# Libraries

In [None]:
import numpy as np
import pandas as pd

pd.set_option('display.max_colwidth', None)
pd.set_option('display.max_rows', 999)

import matplotlib.pyplot as plt
import seaborn as sns

import itertools
import math

import h2o
from h2o.automl import H2OAutoML

# Load the data

In [None]:
train = pd.read_csv('../input/tabular-playground-series-jan-2022/train.csv')
train['date'] = pd.to_datetime(train.date)
print(train.info())
train.head()

In [None]:
test = pd.read_csv('../input/tabular-playground-series-jan-2022/test.csv')
test['date'] = pd.to_datetime(test.date)
print(test.info())
test.head()

In [None]:
holiday_df = pd.read_csv('../input/public-and-unofficial-holidays-nor-fin-swe-201519/holidays.csv')
print(holiday_df.info())
holiday_df.head()

In [None]:
gdp_df = pd.read_csv('../input/gdp-20152019-finland-norway-and-sweden/GDP_data_2015_to_2019_Finland_Norway_Sweden.csv')
print(gdp_df.info())
gdp_df.head()

In [None]:
weather_df = pd.read_csv('../input/finland-norway-and-sweden-weather-data-20152019/nordics_weather.csv')
weather_df['date'] = pd.to_datetime(weather_df.date)
print(weather_df.info())
weather_df.head()

# Competition Metric
https://www.kaggle.com/cpmpml/smape-weirdness

In [None]:
def SMAPE(y_true, y_pred):
    denominator = (y_true + np.abs(y_pred)) / 200.0
    diff = np.abs(y_true - y_pred) / denominator
    diff[denominator == 0] = 0.0
    return np.mean(diff)

# Summary

In [None]:
# sns.relplot(data=train, x='date', y='num_sold', row='country', col='store', hue='product',
#             aspect=3, height=2.5, kind='line')

# Baseline

In [None]:
h2o.init(min_mem_size="14G")

In [None]:
H_train = h2o.H2OFrame(train)
H_test = h2o.H2OFrame(test)

In [None]:
target = 'num_sold'

features = [f for f in train.columns if f != target]
features.remove('row_id')
features.remove('date')

from h2o.automl import H2OAutoML 

aml = H2OAutoML(max_runtime_secs = 120, 
                seed = 42,
                stopping_metric='MAE') 

aml.train(x=features,
          y=target,
          training_frame=H_train) 

lb = aml.leaderboard 
lb.head(5)

# Feature Engineering


## Weather
https://www.kaggle.com/adamwurdits/finland-norway-and-sweden-weather-data-20152019
https://www.kaggle.com/adamwurdits/tps-01-2022-weather-eda

In [None]:
print(train.shape, train.isna().sum().sum())
train = train.merge(weather_df, on=['country', 'date'], how='left')
print(train.shape, train.isna().sum().sum())

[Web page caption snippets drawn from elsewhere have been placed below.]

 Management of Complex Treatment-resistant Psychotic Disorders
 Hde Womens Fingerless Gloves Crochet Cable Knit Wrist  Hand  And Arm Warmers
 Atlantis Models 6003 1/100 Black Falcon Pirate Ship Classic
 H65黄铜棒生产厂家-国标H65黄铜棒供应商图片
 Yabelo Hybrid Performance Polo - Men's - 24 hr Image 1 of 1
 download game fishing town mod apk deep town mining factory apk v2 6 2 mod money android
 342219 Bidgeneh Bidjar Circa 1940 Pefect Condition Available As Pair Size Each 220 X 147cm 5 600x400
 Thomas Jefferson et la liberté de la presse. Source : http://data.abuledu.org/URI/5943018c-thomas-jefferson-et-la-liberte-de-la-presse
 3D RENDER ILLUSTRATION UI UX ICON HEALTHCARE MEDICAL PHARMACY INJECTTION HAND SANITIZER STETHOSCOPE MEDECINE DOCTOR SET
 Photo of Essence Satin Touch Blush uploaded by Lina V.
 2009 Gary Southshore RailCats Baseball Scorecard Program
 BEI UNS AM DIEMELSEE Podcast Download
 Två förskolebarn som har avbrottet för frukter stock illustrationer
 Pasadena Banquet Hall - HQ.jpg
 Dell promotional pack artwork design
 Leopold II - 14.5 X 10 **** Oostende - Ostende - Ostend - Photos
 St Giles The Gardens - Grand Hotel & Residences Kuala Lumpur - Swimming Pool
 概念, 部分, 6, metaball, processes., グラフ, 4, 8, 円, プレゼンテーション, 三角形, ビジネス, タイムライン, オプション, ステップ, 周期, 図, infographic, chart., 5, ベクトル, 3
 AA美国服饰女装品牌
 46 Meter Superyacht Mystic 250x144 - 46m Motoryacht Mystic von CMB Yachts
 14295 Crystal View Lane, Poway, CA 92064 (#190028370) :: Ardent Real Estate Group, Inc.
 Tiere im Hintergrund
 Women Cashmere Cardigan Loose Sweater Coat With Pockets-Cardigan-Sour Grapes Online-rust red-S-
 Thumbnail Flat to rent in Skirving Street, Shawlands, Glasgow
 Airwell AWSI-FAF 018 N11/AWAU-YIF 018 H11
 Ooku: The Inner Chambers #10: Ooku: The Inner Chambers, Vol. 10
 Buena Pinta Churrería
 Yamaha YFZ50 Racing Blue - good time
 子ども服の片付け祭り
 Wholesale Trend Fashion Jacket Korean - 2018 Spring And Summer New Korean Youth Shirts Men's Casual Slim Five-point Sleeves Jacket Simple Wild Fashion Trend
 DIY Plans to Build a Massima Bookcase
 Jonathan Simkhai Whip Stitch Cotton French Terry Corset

print(test.shape, test.isna().sum().sum())
test = test.merge(weather_df, on=['country', 'date'], how='left')
print(test.shape, test.isna().sum().sum())

In [None]:
H_train = h2o.H2OFrame(train)
H_test = h2o.H2OFrame(test)

features = [f for f in train.columns if f != target]
features.remove('row_id')
features.remove('date')

aml = H2OAutoML(max_runtime_secs = 360, 
                seed = 42,
                stopping_metric='MAE') 

aml.train(x=features,
          y=target,
          training_frame=H_train) 

lb = aml.leaderboard 
lb.head(5)

## Holidays
https://www.kaggle.com/maxencefzr/tps-jan22-catboost-using-pycaret


In [None]:
# https://www.kaggle.com/maxencefzr/tps-jan22-catboost-using-pycaret
import dateutil.easter as easter

def holiday_features(holiday_df, df):
    
    fin_holiday = holiday_df.loc[holiday_df.country == 'Finland']
    swe_holiday = holiday_df.loc[holiday_df.country == 'Sweden']
    nor_holiday = holiday_df.loc[holiday_df.country == 'Norway']
    
    df['fin holiday'] = df.date.isin(fin_holiday.date).astype(int)
    df['swe holiday'] = df.date.isin(swe_holiday.date).astype(int)
    df['nor holiday'] = df.date.isin(nor_holiday.date).astype(int)
    
    df['holiday'] = np.zeros(df.shape[0]).astype(int)
    
    df.loc[df.country == 'Finland', 'holiday'] = df.loc[df.country == 'Finland', 'fin holiday']
    df.loc[df.country == 'Sweden', 'holiday'] = df.loc[df.country == 'Sweden', 'swe holiday']
    df.loc[df.country == 'Norway', 'holiday'] = df.loc[df.country == 'Norway', 'nor holiday']
    
    df.drop(['fin holiday', 'swe holiday', 'nor holiday'], axis=1, inplace=True)
    
    # Easter
    easter_date = df.date.apply(lambda date: pd.Timestamp(easter.easter(date.year)))
    df['days_from_easter'] = (df.date - easter_date).dt.days.clip(-5, 65)
    
    # Last Sunday of May (Mother's Day)
    sun_may_date = df.date.dt.year.map({
        2015: pd.Timestamp(('2015-5-31')),
        2016: pd.Timestamp(('2016-5-29')),
        2017: pd.Timestamp(('2017-5-28')),
        2018: pd.Timestamp(('2018-5-27')),
        2019: pd.Timestamp(('2019-5-26'))
    })
    #new_df['days_from_sun_may'] = (df.date - sun_may_date).dt.days.clip(-1, 9)
    
    # Last Wednesday of June
    wed_june_date = df.date.dt.year.map({
        2015: pd.Timestamp(('2015-06-24')),
        2016: pd.Timestamp(('2016-06-29')),
        2017: pd.Timestamp(('2017-06-28')),
        2018: pd.Timestamp(('2018-06-27')),
        2019: pd.Timestamp(('2019-06-26'))
    })
    df['days_from_wed_jun'] = (df.date - wed_june_date).dt.days.clip(-5, 5)
    
    # First Sunday of November (second Sunday is Father's Day)
    sun_nov_date = df.date.dt.year.map({
        2015: pd.Timestamp(('2015-11-1')),
        2016: pd.Timestamp(('2016-11-6')),
        2017: pd.Timestamp(('2017-11-5')),
        2018: pd.Timestamp(('2018-11-4')),
        2019: pd.Timestamp(('2019-11-3'))
    })
    df['days_from_sun_nov'] = (df.date - sun_nov_date).dt.days.clip(-1, 9)
    
    return df

print(train.shape, train.isna().sum().sum())
train = holiday_features(holiday_df, train)
print(train.shape, train.isna().sum().sum())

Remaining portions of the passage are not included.